• _Required task a_:
Give the lines of the rows below, from the line containing "Exam Question 2: Where are the suvs" through the end of the rows, as a JSON list of strings with one string per line and blank lines left out.

The Weather (including several postings from places throughout Cornwall) The whole of our Southern coast, having been visited by heavy gales of wind, with rain, for several nights past; and on Monday night, it blew a perfect Hurricane. Some of the fishing boats in Goran Haven are seriously injured - one completed knocked to pieces. The disaster was occasioned by the exceedingly high tide and surf.

Pentuan Mine is also very much damaged by the tide flowing up the level, into which the pumps discharge their contents. It carried away the launders, and choked the pumps, and all the hands on the works were obliged to fill in the level as soon as the mischief was discovered. The engine is again at work, but the pump, worked by a water-wheel, is still choked, and it is thought the culvert, by which the whole is drained, is filled in. If the disaster had not been noticed in time, no doubt the mine would have been completely filled.

• _Required task b_:
Retype the stretch of the Cornwall weather report above from "The Weather (including" through "tide and surf." with every word and punctuation mark unchanged.

• _Available data_:
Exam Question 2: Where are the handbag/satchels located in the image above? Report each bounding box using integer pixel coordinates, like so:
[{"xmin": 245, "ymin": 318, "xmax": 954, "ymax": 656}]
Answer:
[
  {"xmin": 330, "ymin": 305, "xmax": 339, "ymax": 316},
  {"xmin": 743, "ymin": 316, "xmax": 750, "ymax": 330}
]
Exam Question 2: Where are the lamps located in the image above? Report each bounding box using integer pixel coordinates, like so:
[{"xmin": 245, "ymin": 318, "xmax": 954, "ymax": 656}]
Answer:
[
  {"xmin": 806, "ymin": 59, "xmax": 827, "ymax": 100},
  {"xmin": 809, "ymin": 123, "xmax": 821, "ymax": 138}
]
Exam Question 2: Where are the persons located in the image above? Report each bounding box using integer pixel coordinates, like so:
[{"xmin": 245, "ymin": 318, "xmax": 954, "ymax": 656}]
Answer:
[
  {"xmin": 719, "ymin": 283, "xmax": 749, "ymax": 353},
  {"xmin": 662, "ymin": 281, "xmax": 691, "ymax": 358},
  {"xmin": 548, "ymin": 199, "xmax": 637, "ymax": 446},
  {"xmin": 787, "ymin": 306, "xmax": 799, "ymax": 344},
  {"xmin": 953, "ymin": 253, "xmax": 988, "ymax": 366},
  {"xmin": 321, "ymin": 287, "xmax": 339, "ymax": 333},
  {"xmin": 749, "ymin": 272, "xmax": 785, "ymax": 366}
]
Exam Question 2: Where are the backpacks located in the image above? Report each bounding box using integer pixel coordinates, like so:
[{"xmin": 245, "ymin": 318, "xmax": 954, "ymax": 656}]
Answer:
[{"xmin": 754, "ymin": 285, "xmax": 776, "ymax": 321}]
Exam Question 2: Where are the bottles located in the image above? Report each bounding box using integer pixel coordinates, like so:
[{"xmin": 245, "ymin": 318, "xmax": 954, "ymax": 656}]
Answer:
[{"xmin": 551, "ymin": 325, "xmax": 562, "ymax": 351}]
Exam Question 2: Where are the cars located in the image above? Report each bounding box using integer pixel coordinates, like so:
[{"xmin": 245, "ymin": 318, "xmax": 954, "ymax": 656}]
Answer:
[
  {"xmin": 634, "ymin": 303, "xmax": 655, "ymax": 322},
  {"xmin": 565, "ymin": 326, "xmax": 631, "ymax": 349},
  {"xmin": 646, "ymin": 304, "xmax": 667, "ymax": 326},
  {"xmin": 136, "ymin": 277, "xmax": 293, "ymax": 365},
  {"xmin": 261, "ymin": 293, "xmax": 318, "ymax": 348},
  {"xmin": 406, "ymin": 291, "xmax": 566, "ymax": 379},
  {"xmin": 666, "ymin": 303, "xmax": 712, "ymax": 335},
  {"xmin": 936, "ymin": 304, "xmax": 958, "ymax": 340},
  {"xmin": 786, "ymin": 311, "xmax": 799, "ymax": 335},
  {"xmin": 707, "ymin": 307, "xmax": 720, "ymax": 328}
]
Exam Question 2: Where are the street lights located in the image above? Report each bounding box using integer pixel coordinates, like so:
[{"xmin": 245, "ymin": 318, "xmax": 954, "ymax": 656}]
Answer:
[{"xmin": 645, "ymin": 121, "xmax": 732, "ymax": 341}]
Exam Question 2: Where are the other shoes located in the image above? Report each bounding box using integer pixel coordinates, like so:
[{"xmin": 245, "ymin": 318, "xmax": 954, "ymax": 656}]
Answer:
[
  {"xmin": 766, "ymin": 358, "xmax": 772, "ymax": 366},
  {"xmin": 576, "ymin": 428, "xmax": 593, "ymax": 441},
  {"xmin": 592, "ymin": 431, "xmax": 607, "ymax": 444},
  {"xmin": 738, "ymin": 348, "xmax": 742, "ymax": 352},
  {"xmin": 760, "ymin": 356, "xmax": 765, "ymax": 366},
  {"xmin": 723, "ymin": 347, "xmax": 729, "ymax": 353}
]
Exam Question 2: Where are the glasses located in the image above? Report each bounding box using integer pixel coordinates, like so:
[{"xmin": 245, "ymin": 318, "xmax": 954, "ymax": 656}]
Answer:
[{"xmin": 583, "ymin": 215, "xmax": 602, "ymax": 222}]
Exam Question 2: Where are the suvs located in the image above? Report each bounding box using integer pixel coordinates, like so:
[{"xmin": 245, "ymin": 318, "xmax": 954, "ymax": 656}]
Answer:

• _Written answer a_:
[
  "Exam Question 2: Where are the suvs located in the image above? Report each bounding box using integer pixel coordinates, like so:",
  "[{\"xmin\": 245, \"ymin\": 318, \"xmax\": 954, \"ymax\": 656}]",
  "Answer:"
]

• _Written answer b_:
The Weather (including several postings from places throughout Cornwall) The whole of our Southern coast, having been visited by heavy gales of wind, with rain, for several nights past; and on Monday night, it blew a perfect Hurricane. Some of the fishing boats in Goran Haven are seriously injured - one completed knocked to pieces. The disaster was occasioned by the exceedingly high tide and surf.